DOCUMENT EXTRACT:
○ ○ ○ ○ ○

# Grant steering wheel adapter for 1965 GTO



## Droach6498 (Nov 1, 2020)

Has anyone purchased a Grant steering wheel adapter kit and steering wheel. I got 4193 kit doesnt fit even though it said it would I measured with caliper its.08" to small, the kit adapter is to sliding on my steering shaft. The steering wheel is not the greatest either its OK but I thought it would be a little better. Sending the kit back maybe send them both back. My steering shaft measures .72" there adapter measures .64"
But anyway if anyone knows the correct kit I would greatly appreciate passing it on.


----------



## Jetzster (Jan 18, 2020)

Grant sometimes has known issues with the horn buttons popping off , You could contact them,
but I had great luck with a GT Performance GT3 classic retro steering wheel, (36-5459), their is a lighter or a darker wood version,
it was made much better,
And they helped a lot with finding the right kit parts for a particular GTO ,so to keep them in the loop for their help if needed, you should first order the Pontiac GTO install kit and the Pontiac O-ring style horn button direct from them online ,then, the GT wheels Themselves are a tad bit cheaper at Amaz if you want to save a few $$


----------



## Droach6498 (Nov 1, 2020)

○ ○ ○ ○ ○

DATA PROVIDED:
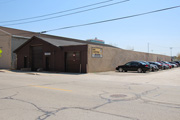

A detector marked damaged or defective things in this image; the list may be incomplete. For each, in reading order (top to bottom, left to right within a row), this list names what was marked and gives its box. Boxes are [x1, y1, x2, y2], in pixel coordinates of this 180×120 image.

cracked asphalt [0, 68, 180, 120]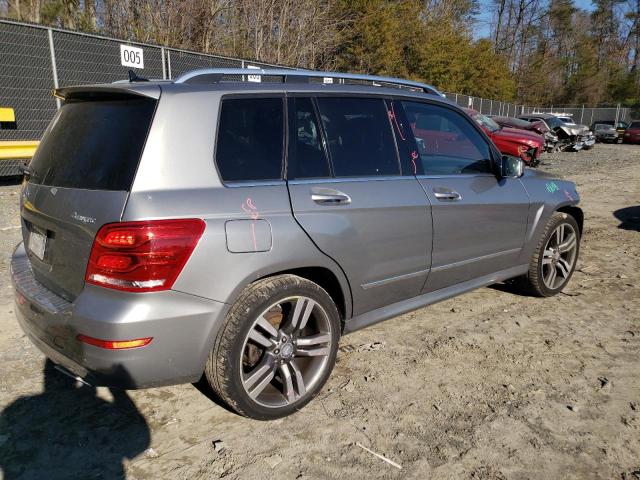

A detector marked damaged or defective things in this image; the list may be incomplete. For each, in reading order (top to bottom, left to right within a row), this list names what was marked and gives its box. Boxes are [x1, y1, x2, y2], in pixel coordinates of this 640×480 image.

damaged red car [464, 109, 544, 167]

○ ○ ○ ○ ○

YOUR INSTRUCTIONS: Decide whether each statement agrees with the steering wheel adapter thread, answering yes or no and quoting the thread's deciding words exactly: 1. The first poster's steering shaft measures .72". 2. The reply advises buying the GT wheels directly from GT Performance to save money. 3. The GT3 classic retro wheel comes in more than one wood shade. The listing has no connection to the text.

EXPECTED OUTPUT:
1. Yes: "My steering shaft measures .72""
2. No: "the GT wheels Themselves are a tad bit cheaper at Amaz if you want to save a few $$"
3. Yes: "their is a lighter or a darker wood version"